- Introduction
- Installation
- Dataset Preparation
- Text-to-Image
- Image-to-Image
- ControlNet
- T2I Adapter
- Advanced Usage
This repository integrates state-of-the-art Stable Diffusion models including SD1.5, SD2.0, and SD2.1, supporting various generation tasks and pipelines. Efficient training and fast inference are implemented based on MindSpore.
New models and features will be continuously updated.
SD Model | Text-to-Image | Image Variation | Inpainting | Depth-to-Image | ControlNet | T2I Adapter |
---|---|---|---|---|---|---|
1.5 | Inference | Training | N.A. | N.A. | N.A. | Inference | Training | Inference |
2.0 & 2.1 | Inference | Training | Inference | Training | Inference | Inference | N.A. | Inference | Training |
wukong | Inference | Training | N.A. | Inference | N.A. | N.A. | N.A. |
Although some combinations are not supported currently (due to the lack of checkpoints pretrained on the specific task and SD model), you can use the Model Conversion tool to convert the checkpoint (e.g. from HF) then adapt it to the existing pipelines (e.g. image variation pipeline with SD 1.5)
You may click the link in the table to access the running instructions directly.
For model performance, please refer to benchmark.
Our code is mainly developed and tested on Ascend 910 platforms with MindSpore framework. The compatible framework versions that are well-tested are listed as follows.
Ascend | MindSpore | CANN | driver | Python | MindONE |
---|---|---|---|---|---|
910 | 2.0 | 6.3 RC1 | 23.0.rc1 | 3.7.16 | master (4c33849) |
910 | 2.1 | 6.3 RC2 | 23.0.rc2 | 3.9.18 | master (4c33849) |
910* | 2.2.1 (20231124) | 7.1 | 23.0.rc3.6 | 3.7.16 | master (4c33849) |
For detailed instructions to install CANN and MindSpore, please refer to the official webpage MindSpore Installation.
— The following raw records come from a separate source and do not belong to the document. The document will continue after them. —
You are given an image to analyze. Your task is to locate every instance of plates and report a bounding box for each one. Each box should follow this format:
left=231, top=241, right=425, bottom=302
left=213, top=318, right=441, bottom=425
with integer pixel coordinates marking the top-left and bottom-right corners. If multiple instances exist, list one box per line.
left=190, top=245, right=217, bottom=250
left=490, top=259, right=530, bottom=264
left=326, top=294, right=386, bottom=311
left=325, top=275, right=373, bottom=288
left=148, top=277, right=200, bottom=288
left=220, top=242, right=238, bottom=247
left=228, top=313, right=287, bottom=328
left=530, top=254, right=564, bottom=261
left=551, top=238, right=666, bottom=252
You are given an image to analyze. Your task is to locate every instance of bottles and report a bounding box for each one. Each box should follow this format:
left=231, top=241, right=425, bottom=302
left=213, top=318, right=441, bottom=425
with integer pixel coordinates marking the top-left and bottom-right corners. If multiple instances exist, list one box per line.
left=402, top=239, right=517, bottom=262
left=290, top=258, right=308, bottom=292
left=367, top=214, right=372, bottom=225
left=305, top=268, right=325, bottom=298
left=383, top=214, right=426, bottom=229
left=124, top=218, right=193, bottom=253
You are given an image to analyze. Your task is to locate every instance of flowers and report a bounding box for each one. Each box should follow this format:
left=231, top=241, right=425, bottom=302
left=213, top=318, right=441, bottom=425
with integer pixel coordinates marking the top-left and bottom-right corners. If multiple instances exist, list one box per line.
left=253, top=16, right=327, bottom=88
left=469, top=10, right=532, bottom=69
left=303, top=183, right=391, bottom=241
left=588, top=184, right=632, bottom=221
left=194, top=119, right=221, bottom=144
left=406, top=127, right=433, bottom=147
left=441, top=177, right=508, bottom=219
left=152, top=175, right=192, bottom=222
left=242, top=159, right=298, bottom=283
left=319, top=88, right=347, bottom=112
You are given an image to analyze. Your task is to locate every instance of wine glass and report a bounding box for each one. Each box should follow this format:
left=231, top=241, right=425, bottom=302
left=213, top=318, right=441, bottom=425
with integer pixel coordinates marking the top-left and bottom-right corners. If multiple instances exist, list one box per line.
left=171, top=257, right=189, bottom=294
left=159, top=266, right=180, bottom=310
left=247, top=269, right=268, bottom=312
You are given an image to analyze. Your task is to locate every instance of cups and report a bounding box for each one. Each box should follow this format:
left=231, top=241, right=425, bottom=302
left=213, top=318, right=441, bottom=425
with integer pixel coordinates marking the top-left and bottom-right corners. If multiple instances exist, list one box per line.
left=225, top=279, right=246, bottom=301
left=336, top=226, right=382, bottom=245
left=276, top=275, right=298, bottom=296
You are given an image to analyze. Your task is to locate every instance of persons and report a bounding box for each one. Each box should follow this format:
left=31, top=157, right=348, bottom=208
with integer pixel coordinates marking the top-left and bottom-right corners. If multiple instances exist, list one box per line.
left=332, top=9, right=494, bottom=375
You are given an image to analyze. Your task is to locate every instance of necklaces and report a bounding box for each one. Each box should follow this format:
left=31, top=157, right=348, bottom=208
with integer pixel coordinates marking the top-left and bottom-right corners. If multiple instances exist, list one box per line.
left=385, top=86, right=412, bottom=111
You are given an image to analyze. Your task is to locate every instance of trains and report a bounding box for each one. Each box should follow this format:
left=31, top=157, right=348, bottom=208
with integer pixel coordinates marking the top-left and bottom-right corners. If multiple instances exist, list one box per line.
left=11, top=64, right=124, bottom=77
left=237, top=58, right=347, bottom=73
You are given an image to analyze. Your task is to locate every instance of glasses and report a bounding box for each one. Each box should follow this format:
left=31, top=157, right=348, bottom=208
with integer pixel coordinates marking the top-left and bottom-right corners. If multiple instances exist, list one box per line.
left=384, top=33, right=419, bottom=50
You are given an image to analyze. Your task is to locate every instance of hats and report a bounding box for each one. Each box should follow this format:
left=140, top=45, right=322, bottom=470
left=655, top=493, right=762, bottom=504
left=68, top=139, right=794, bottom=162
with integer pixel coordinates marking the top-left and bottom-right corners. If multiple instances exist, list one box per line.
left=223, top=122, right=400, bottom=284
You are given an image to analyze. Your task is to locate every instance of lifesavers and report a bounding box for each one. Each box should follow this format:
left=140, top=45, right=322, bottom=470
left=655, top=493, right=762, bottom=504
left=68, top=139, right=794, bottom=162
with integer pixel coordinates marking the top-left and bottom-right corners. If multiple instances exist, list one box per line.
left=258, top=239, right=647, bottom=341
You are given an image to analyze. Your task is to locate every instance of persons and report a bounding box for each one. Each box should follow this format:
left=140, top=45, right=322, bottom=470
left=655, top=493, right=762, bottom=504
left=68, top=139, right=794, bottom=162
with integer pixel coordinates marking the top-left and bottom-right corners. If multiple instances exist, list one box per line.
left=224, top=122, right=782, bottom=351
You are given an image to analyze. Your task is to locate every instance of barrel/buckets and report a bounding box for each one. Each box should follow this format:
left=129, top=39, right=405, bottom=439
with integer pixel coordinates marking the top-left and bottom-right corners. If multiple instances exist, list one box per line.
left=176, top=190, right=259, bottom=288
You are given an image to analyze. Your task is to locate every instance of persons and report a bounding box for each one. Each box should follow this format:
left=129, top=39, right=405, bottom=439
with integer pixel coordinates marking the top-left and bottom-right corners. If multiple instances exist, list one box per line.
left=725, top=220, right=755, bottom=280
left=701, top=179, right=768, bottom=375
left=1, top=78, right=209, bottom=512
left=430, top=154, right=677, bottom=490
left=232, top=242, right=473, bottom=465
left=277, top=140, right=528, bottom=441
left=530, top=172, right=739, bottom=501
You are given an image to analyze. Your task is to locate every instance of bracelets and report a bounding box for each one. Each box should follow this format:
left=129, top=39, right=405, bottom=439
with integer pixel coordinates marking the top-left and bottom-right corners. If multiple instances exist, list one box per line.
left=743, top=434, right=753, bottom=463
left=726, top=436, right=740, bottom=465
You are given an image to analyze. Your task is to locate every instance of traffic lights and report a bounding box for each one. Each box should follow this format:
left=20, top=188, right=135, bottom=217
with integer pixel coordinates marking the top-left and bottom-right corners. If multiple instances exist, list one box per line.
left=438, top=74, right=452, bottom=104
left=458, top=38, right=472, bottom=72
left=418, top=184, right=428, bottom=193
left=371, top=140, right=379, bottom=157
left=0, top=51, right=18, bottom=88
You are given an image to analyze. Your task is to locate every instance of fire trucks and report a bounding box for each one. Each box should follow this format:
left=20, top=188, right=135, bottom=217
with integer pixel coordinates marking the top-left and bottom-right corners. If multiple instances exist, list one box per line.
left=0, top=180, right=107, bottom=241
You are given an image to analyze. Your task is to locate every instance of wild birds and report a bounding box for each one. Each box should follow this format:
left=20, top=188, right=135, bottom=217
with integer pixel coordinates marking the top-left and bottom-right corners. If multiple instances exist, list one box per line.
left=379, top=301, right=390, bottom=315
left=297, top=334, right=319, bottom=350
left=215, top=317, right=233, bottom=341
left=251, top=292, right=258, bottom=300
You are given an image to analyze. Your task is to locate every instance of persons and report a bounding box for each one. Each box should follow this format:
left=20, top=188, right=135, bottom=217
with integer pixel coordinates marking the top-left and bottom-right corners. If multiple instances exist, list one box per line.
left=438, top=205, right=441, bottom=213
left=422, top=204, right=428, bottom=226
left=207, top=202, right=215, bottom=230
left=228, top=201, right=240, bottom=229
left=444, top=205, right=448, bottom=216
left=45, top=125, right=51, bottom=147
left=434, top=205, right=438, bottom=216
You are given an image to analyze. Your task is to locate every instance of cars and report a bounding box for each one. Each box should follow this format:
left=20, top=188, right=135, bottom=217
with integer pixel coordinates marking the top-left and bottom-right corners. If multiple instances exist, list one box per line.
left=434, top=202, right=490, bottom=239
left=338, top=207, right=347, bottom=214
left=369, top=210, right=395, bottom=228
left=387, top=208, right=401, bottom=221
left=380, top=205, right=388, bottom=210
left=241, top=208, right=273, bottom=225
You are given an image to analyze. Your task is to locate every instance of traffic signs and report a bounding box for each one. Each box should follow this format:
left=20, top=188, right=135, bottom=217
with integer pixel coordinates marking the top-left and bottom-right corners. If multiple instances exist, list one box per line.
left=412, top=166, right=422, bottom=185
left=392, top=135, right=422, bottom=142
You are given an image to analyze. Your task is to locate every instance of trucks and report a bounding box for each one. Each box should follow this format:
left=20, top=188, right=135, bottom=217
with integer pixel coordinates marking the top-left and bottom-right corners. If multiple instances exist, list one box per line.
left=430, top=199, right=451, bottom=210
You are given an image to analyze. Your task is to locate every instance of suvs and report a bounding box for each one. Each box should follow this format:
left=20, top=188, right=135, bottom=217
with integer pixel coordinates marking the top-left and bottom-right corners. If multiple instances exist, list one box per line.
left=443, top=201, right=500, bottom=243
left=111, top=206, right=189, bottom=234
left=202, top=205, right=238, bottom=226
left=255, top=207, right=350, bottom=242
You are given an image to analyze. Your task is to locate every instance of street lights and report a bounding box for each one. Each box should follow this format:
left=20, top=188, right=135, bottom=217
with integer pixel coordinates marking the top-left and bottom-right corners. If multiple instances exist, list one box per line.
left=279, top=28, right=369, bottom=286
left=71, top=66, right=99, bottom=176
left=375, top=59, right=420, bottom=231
Note: Running on other platforms (such as GPUs) and MindSpore versions may not be reliable. It's highly recommended to use the verified CANN and MindSpore versions. More compatible versions will be continuously updated.
pip install -r requirements.txt
git clone https://github.com/mindspore-lab/mindone.git
cd mindone/examples/stable_diffusion_v2
This section describes the data format and protocol for diffusion model training.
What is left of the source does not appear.